Chimio-embolisation des tumeurs hépatiques

Injection de chimiothérapie directement dans les artères qui nourrissent la tumeur hépatique, combinée à l'obstruction de ces artères pour concentrer et prolonger l'effet du traitement.

Oncologie interventionnelle

Chimio-embolisation des tumeurs hépatiques

Synonymes : chimio-embolisation hépatique, TACE

Contexte et indications

La chimio-embolisation transartérielle (TACE) est un traitement loco-régional du carcinome hépatocellulaire (CHC) qui combine l'injection intra-artérielle d'un agent de chimiothérapie avec l'embolisation des artères nourricières de la tumeur. Elle est le traitement de référence du CHC de stade intermédiaire (BCLC B : multinodulaire, fonction hépatique préservée, absence d'envahissement vasculaire).

La TACE peut être conventionnelle (cTACE : chimiothérapie mélangée au Lipiodol + particules de gélatine) ou par billes chargées (DEB-TACE : Drug-Eluting Beads libérant progressivement la chimiothérapie). Elle est également utilisée comme traitement d'attente avant transplantation hépatique (bridge/downstaging).

Bilan préalable

Le bilan comprend une IRM hépatique (cartographie tumorale), un scanner thoraco-abdomino-pelvien, un bilan biologique hépatique complet (Child-Pugh A-B7 requis), un dosage AFP, et une discussion en RCP. La TACE est contre-indiquée en cas de Child-Pugh C, de thrombose portale principale, ou de shunt artério-porte significatif.

Déroulement de l'intervention

Sous anesthésie locale et sédation, un cathéter est introduit par l'artère fémorale. Sous guidage fluoroscopique, les artères hépatiques nourricières de la tumeur sont cathétérisées de manière sélective ou super-sélective. Pour la cTACE, un mélange de doxorubicine (ou cisplatine) et de Lipiodol est injecté, suivi de particules de gélatine pour l'embolisation. Pour la DEB-TACE, des microsphères chargées en doxorubicine (100-300 ou 300-500 µm) sont injectées. L'intervention dure 1 à 2 heures et peut nécessiter plusieurs séances espacées de 4-8 semaines.

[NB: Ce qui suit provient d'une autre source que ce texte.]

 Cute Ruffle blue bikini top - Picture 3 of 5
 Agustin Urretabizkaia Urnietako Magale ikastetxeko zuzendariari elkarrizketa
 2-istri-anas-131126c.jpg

Résultats et données scientifiques

Deux essais randomisés (Llovet et al., The Lancet, 2002 ; DOI : 10.1016/S0140-6736(02)07906-1 ; Lo et al., Hepatology, 2002 ; DOI : 10.1053/jhep.2002.33156) ont démontré un bénéfice de survie significatif de la TACE par rapport au traitement symptomatique pour le CHC non résécable : survie médiane de 20-28 mois vs 16 mois. Le taux de réponse objective (mRECIST) est de 50-70 %. La DEB-TACE offre une toxicité systémique moindre que la cTACE avec une efficacité similaire.

Risques et complications

Syndrome post-embolisation (douleur abdominale, nausées, fièvre : 60-80 %, résolutif en 3-7 jours), décompensation hépatique transitoire (10-15 %), insuffisance hépatique sévère (< 3 %, surtout si Child-Pugh B avancé), abcès hépatique (< 2 %), cholécystite ischémique (< 1 %). La mortalité à 30 jours est de 1-3 %.

Suites et récupération

Hospitalisation 2-3 nuits pour gestion du syndrome post-embolisation. IRM de contrôle à 4-6 semaines pour évaluer la réponse (critères mRECIST). Les séances sont répétées selon la réponse tumorale (concept « on demand »).

Modalités pratiques

L'intervention est réalisée en courte hospitalisation. Elle est pratiquée par un radiologue interventionnel oncologue, en coordination avec l'hépatologue et l'oncologue.